Given passage:
┄┄┄┄┄┄

Yet More Prosecutorial Misconduct by the Feds

Tuesday, August 18th, 2009

peroration

We’ve asked it before, but what the heck is going on with some of these federal prosecutors nowadays? There was the whole Ted Stevens fiasco over the winter, when the feds actively withheld exculpatory evidence and witnesses in their rush to convict the former Senator. Then the 7th Circuit directed an acquittal after the feds blatantly misrepresented the facts in a food labeling case. The W.R. Grace case was screwed by federal prosecutors who withheld exculpatory evidence and gave the judge reason to say he has “no faith in anything the Government says” any more.

And now we get yet another case of the feds blatantly misrepresenting the facts. This time, the 9th Circuit reversed and ordered a new trial, though it’s doubtful that there will be another one.

The case is U.S. v. Reyes, decided this morning. This was one of those options backdating cases that were all over the news for a while back in ‘06 and ‘07. (”Backdating” is when a company retroactively picks an effective date for stock options, so as to maximize the potential value of those options. It’s a crime when the extra value isn’t accounted for as an expense, because then the books give investors a false image of the company’s finances.)

Gregory Reyes was the CEO of Brocade Communication Systems. In August 2006, Reyes was charged with securities fraud and related crimes for backdating options without properly accounting for them. At trial, his defense was that he had no intent to deceive. He just signed off on the options in good-faith reliance on his company’s Finance Department.

High-ranking Finance Department employees had given statements to the FBI, describing how they knew all about the backdating scheme. But they didn’t testify at trial. Instead, the prosecution called a Finance Department employee who said she didn’t know about the backdating.

The prosecutor was well aware of the fact that others in the department knew all about it. But during closing arguments, he told the jury that the Finance Department employees “don’t have any idea” that backdating was going on.

After several days of jury deliberations, Reyes was convicted. He was sentenced to 21 months in prison with $15 million in fines. That was stayed pending appeal.

┄┄┄┄┄┄

Material:
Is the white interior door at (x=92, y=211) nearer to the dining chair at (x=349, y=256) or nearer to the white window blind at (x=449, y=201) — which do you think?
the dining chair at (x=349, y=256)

┄┄┄┄┄┄

Exercises:
**1.** From the post on prosecutorial misconduct, quote the text word for word, beginning at the words "Yet More Prosecutorial" and stopping after "be another one.".
**2.** Continue the post on the Reyes backdating case from where it stops.

Responses per task:
**1.**
Yet More Prosecutorial Misconduct by the Feds

Tuesday, August 18th, 2009

peroration

We’ve asked it before, but what the heck is going on with some of these federal prosecutors nowadays? There was the whole Ted Stevens fiasco over the winter, when the feds actively withheld exculpatory evidence and witnesses in their rush to convict the former Senator. Then the 7th Circuit directed an acquittal after the feds blatantly misrepresented the facts in a food labeling case. The W.R. Grace case was screwed by federal prosecutors who withheld exculpatory evidence and gave the judge reason to say he has “no faith in anything the Government says” any more.

And now we get yet another case of the feds blatantly misrepresenting the facts. This time, the 9th Circuit reversed and ordered a new trial, though it’s doubtful that there will be another one.

**2.**
This morning, in an opinion byJudge Schroeder, the 9th Circuit held that this was prosecutorial misconduct, and reversed the conviction, ordering a new trial. Reyes argued that he didn’t know the Financial Department wasn’t accounting properly for the backdating, and the feds argued that the Financial Department didn’t know about the backdating. So that was a key question for the jury to decide. And the feds had lied to the jury.

And this wasn’t just a simple little throwaway line, either. The prosecutor did not even limit his argument to the testimony of the witness he’d cherry-picked to give the false impression that nobody in the Finance Department knew about it (which might actually have been permissible). No, the prosecutor:

asserted as fact a proposition that he knew was contradicted by evidence not presented to the jury. In direct contravention of the statements given to the FBI by Finance Department executives that they did know about the backdating, the prosecutor asserted to the jury in closing that the entire Finance Department did not know about the backdating, and further that the government’s theory of the case was that “finance did not know anything.”

“Our theory is that those people didn’t know anything. . . . [The cherry-picked witness] says finance didn’t know. Did you need everybody in the Finance Department to come and tell you that they didn’t know?”

The government even displayed for the jury a diagram explaining the prosecutor’s position that the Finance Department did not know of the backdating. The prosecutor asked the jury to assume other employees of the Finance Department would testify that they did not know about Reyes’ backdating procedure, when the prosecutor knew they did.

Federal prosecutors have “a special duty not to impede the truth.” As the 9th Circuit pointed out today, there is good reason to hold prosecutors to a higher standard: Their words carry the weight and imprimatur of the government itself, which can be very persuasive to a jury.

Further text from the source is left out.